■ TASK DESCRIPTION
Copy the stretch of the interview excerpt from "Matthew Gordon: Okay" through "that, big tick.", substituting "Lithium" for each "Vanadium".

■ TEXT SEGMENT
- - - -

Matthew Gordon: Okay so tell me, we’re going to bring this back to your company right. We’re talking about the market here. So, where’s Bushveld going to sit in this? What precisely are you doing? You’ve got the Vanadium. You’ve got energy division, we’ll call it. What are you going to be actually doing?

Fortune Mojapelo: So, there are two things. The first one is Bushveld Vanadium which is developing a large Resource base. Developing processing capacity. We have two processing plants producing Vanadium, low-cost high-quality. With good margins in case…

Matthew Gordon: For sure, I bought that, big tick.

- - - -

■ DATA FOR ANALYSIS
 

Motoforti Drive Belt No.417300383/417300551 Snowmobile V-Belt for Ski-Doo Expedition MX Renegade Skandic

- - - -

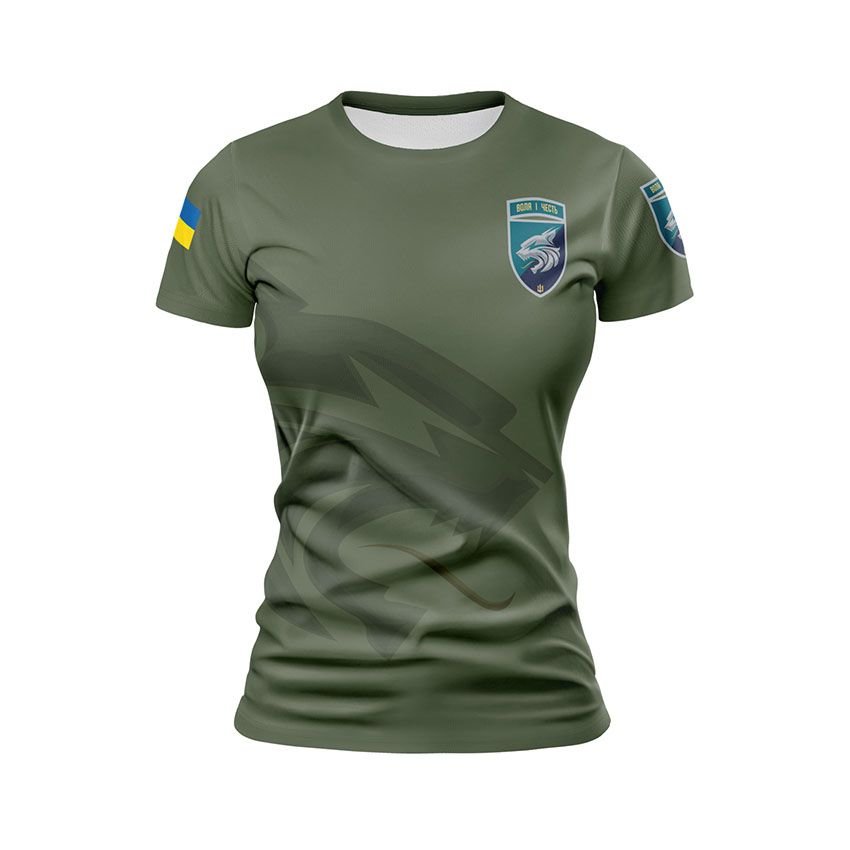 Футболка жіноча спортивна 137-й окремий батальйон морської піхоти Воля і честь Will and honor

- - - -

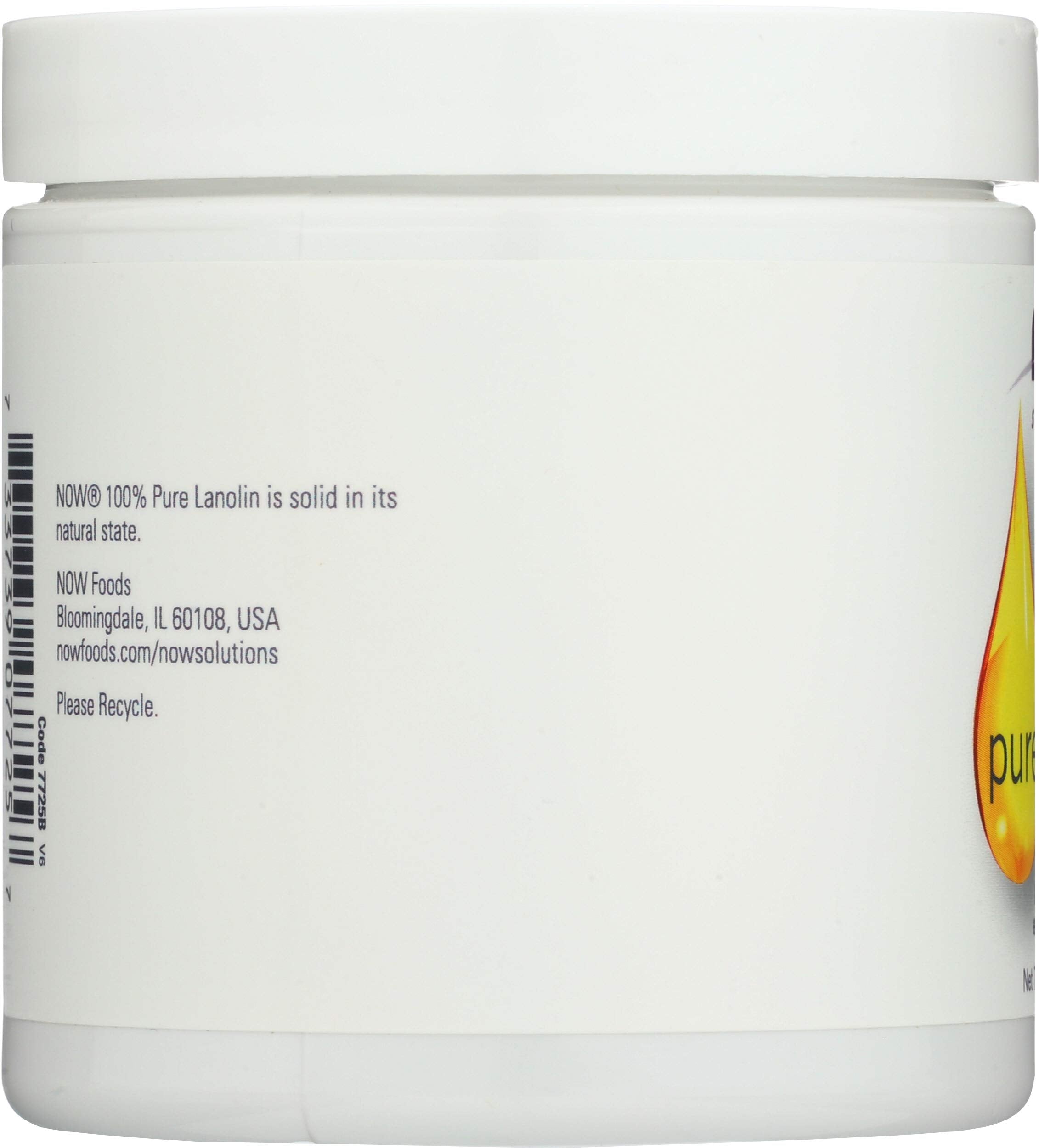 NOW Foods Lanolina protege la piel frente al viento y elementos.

- - - -

■ SOLUTION FOR THIS TASK
Matthew Gordon: Okay so tell me, we’re going to bring this back to your company right. We’re talking about the market here. So, where’s Bushveld going to sit in this? What precisely are you doing? You’ve got the Lithium. You’ve got energy division, we’ll call it. What are you going to be actually doing?

Fortune Mojapelo: So, there are two things. The first one is Bushveld Lithium which is developing a large Resource base. Developing processing capacity. We have two processing plants producing Lithium, low-cost high-quality. With good margins in case…

Matthew Gordon: For sure, I bought that, big tick.